_Work item_: Here are some records; copy every line that holds the word "Zealand".

....

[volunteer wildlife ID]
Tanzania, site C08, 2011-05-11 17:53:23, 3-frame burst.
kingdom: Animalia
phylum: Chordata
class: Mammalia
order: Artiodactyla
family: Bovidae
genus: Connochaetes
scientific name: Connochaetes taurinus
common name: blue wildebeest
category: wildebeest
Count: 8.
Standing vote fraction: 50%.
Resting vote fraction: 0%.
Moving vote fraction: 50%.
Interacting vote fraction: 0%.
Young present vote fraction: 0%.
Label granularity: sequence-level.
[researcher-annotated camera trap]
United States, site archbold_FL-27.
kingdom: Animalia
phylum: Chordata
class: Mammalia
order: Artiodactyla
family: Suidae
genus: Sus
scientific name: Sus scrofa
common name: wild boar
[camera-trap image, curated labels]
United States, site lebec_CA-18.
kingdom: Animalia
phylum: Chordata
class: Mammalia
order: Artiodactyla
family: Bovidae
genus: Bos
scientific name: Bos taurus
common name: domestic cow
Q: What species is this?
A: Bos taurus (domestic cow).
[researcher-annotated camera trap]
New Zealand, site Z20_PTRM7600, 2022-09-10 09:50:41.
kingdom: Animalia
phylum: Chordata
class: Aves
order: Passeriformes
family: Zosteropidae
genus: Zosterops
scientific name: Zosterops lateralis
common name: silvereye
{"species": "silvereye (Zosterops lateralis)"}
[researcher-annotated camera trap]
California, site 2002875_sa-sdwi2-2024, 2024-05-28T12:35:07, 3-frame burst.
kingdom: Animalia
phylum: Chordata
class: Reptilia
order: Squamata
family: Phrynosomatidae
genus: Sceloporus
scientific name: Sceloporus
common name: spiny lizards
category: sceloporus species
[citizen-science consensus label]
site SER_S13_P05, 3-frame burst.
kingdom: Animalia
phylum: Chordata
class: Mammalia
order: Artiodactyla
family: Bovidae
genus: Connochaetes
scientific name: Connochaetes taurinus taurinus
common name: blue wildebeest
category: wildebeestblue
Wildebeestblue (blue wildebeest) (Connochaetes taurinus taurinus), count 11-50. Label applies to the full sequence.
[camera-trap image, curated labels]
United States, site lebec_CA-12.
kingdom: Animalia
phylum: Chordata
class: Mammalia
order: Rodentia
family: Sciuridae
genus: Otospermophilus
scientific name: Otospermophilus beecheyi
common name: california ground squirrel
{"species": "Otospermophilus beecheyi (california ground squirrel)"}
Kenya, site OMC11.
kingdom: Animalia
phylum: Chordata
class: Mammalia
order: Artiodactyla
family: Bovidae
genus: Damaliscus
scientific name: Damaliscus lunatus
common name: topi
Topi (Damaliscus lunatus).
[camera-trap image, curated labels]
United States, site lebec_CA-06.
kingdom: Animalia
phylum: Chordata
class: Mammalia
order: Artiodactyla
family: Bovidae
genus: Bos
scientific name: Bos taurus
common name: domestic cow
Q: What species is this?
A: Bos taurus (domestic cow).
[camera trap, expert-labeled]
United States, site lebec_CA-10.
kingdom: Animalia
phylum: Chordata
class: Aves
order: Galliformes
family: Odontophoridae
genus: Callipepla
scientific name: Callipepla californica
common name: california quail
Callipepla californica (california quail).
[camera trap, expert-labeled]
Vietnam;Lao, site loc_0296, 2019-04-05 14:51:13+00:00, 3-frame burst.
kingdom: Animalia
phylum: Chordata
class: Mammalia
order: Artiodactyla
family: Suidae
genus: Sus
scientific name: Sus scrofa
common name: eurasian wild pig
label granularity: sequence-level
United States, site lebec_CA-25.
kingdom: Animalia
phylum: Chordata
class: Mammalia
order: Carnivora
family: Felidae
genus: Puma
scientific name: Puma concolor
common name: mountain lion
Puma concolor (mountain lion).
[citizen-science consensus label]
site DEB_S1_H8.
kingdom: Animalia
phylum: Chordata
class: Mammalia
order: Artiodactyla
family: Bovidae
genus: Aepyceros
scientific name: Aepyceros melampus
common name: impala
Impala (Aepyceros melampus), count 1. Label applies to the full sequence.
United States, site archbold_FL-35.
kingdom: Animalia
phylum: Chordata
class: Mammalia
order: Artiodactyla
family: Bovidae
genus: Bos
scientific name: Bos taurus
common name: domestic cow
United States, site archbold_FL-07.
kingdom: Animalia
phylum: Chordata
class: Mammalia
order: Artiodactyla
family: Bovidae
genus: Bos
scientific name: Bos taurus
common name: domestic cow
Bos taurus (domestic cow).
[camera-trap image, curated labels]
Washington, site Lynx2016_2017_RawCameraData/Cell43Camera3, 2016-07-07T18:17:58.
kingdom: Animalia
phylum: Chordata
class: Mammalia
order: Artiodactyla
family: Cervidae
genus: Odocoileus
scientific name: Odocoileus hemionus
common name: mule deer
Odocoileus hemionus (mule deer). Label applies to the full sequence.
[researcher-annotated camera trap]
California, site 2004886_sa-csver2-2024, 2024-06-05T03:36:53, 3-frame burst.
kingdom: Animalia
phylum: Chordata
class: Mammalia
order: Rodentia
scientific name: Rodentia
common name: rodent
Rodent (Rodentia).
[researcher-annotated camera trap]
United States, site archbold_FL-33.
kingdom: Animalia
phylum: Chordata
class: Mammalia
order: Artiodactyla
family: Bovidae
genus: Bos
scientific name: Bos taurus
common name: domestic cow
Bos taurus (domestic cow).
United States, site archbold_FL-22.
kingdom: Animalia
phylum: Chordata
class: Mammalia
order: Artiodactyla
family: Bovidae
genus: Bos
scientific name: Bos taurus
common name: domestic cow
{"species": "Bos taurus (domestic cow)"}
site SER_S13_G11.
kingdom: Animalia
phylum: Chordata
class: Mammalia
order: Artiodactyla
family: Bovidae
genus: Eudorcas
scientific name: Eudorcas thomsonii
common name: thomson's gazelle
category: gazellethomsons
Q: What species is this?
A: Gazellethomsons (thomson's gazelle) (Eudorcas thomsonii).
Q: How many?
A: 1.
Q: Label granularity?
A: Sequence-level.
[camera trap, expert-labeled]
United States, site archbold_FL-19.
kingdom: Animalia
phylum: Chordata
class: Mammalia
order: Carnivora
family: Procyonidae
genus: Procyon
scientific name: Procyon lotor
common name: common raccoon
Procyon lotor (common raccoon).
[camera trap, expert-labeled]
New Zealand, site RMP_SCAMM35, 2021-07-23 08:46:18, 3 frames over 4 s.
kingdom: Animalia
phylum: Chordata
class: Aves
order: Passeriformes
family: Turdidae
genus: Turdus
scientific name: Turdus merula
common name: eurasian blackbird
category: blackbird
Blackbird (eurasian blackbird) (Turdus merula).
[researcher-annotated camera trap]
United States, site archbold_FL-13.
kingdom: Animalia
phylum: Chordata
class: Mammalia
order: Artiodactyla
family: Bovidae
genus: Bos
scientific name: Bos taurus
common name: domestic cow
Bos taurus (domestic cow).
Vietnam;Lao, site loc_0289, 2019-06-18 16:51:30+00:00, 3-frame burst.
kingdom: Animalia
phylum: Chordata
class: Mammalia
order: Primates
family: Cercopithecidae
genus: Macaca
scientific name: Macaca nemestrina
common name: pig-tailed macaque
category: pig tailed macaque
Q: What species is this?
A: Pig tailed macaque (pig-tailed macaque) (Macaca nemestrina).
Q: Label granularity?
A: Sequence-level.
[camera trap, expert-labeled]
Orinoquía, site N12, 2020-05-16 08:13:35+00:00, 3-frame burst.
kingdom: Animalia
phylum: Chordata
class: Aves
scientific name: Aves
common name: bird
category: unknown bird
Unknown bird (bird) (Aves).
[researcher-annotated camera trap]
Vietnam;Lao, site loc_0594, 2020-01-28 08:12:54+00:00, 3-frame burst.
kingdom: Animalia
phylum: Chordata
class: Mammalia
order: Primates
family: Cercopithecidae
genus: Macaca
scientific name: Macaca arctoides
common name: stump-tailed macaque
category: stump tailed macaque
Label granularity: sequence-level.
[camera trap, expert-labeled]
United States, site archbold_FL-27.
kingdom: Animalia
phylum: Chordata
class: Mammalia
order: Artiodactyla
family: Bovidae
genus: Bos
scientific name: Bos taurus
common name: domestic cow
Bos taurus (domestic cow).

....

_Exercise output_:
New Zealand, site Z20_PTRM7600, 2022-09-10 09:50:41.
New Zealand, site RMP_SCAMM35, 2021-07-23 08:46:18, 3 frames over 4 s.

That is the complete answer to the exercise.